Thankfully the … piece on the front of today’s paper was clear-headed and even-handed enough for eagle-eyed readers to realise it was just a simple misuse of the word rather than an intentionally trenchant intro…

It’s possible that all readers either took the word at its more informal meaning, or, if they didn’t, kept reading until they understood that that was what was meant. But if the latter, we may have been fortunate: as Slate has found, most site visitors only read half of any story they click on, and a disappointingly high number don’t scroll down a story at all.  The tone that’s set in headline, standfirst and opening sentence is often the tone that readers take away with them.

As has been suggested here before, if you are helping an author into the cauldron of a debate like this, you have to watch their back. Yes, of course, language changes; it changes especially quickly when, as here, established professional writers start to embrace emerging meanings of words in their published work.

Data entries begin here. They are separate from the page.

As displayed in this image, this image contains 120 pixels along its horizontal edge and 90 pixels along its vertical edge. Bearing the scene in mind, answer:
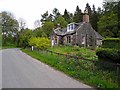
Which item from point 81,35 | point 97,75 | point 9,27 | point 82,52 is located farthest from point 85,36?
point 9,27

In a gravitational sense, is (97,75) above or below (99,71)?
below

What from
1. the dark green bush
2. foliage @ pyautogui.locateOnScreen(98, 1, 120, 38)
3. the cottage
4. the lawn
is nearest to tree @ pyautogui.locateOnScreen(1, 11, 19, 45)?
the cottage

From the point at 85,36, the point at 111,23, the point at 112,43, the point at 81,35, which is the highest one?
the point at 111,23

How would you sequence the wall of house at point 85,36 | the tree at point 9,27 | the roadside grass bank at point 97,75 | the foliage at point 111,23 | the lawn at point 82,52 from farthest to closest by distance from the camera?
the tree at point 9,27 < the wall of house at point 85,36 < the foliage at point 111,23 < the lawn at point 82,52 < the roadside grass bank at point 97,75

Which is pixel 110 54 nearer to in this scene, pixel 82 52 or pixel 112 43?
pixel 112 43

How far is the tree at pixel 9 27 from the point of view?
103619 millimetres

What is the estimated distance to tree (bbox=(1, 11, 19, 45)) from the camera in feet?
340

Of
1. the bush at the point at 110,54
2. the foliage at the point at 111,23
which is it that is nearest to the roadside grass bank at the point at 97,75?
the bush at the point at 110,54

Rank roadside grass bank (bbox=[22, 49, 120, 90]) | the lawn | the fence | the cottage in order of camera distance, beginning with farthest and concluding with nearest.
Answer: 1. the cottage
2. the lawn
3. the fence
4. roadside grass bank (bbox=[22, 49, 120, 90])

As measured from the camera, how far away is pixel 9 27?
10400 cm

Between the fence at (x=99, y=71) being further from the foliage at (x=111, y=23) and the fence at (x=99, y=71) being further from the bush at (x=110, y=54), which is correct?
the foliage at (x=111, y=23)

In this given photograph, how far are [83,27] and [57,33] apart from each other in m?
8.17

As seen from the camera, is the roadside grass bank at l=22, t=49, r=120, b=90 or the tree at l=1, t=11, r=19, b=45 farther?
the tree at l=1, t=11, r=19, b=45

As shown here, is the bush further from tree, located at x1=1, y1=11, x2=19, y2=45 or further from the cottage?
tree, located at x1=1, y1=11, x2=19, y2=45
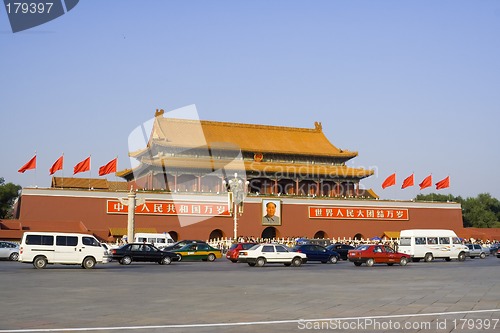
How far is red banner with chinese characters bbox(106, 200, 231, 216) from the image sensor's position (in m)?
53.2

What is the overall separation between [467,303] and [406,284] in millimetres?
5336

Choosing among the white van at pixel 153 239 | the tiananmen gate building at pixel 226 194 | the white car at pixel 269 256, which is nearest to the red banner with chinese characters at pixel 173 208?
the tiananmen gate building at pixel 226 194

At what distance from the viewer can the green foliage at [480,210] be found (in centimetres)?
8644

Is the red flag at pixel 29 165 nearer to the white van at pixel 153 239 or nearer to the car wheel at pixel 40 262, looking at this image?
the white van at pixel 153 239

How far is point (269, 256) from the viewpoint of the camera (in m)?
30.8

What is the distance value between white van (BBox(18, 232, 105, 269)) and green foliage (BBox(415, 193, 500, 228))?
2867 inches

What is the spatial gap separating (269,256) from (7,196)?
47423mm

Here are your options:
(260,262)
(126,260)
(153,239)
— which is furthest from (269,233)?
(126,260)

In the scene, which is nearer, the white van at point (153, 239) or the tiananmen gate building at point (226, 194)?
the white van at point (153, 239)

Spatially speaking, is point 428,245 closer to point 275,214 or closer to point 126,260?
point 126,260

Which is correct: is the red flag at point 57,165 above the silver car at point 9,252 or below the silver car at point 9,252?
above

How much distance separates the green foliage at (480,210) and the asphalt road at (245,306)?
237 feet

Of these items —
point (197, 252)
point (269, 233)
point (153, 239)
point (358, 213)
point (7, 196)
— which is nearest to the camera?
point (197, 252)

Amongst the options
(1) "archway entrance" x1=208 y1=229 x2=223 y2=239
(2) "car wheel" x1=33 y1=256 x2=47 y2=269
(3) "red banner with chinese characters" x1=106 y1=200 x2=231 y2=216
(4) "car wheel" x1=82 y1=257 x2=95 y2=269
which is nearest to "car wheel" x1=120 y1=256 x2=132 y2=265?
(4) "car wheel" x1=82 y1=257 x2=95 y2=269
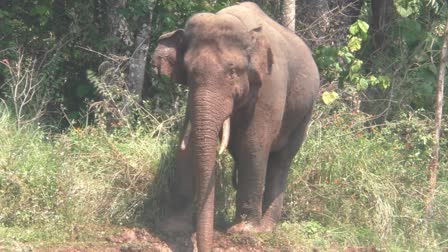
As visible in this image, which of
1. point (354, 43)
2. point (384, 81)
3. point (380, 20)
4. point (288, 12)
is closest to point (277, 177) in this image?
point (288, 12)

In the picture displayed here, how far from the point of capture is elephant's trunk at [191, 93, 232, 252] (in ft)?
23.5

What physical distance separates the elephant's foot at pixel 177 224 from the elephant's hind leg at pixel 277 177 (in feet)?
2.54

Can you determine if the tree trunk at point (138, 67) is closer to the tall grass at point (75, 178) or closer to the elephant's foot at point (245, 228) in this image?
the tall grass at point (75, 178)

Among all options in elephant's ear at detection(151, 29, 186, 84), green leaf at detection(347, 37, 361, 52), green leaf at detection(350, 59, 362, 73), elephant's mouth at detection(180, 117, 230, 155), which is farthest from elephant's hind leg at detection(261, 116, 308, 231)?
green leaf at detection(347, 37, 361, 52)

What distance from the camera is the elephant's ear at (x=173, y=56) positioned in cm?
775

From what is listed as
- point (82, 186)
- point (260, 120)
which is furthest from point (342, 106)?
point (82, 186)

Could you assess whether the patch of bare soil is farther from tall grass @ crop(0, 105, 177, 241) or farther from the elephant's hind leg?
the elephant's hind leg

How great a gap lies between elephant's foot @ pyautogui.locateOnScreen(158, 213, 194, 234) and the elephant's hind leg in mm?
775

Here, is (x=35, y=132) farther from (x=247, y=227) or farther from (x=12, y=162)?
(x=247, y=227)

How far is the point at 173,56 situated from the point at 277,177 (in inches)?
72.2

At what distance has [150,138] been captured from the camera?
9.14m

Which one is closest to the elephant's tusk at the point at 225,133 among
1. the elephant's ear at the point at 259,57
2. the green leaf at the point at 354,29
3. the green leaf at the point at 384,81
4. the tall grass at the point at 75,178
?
the elephant's ear at the point at 259,57

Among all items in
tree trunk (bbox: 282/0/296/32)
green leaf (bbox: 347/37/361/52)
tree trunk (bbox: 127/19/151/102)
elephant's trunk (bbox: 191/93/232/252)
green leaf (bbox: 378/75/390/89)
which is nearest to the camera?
elephant's trunk (bbox: 191/93/232/252)

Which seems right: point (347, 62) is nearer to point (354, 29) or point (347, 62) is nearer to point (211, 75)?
point (354, 29)
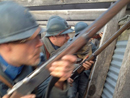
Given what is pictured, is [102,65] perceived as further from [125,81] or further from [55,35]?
[55,35]

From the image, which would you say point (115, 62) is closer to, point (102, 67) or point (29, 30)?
point (102, 67)

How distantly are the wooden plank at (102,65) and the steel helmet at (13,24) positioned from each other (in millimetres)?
2026

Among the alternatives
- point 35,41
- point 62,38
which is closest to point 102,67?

But precedent like this doesn’t eliminate the standing definition of the word at a stroke; language change takes years. If a reader took “enormity”, the 17th word of the article, in its traditional sense and objected to what he thought was being said, you couldn’t rely on authority to convince him he was wrong. You could point him to the bulk of the content of the piece and invite him to reconsider his interpretation; but all that mollifying substance comes after, not before, the most potentially inflammatory word in the piece, and may have already coloured everything he went on to read.

As editors, we can’t let that happen. Sometimes, we can sit back and observe the language changing, but not this time. We need to intervene on the writer’s behalf and ensure that a word that unstable doesn’t get near a subject that inflammatory.  It’s not true to say that “enormity” doesn’t mean “v big”; but, at the moment, it means other things too.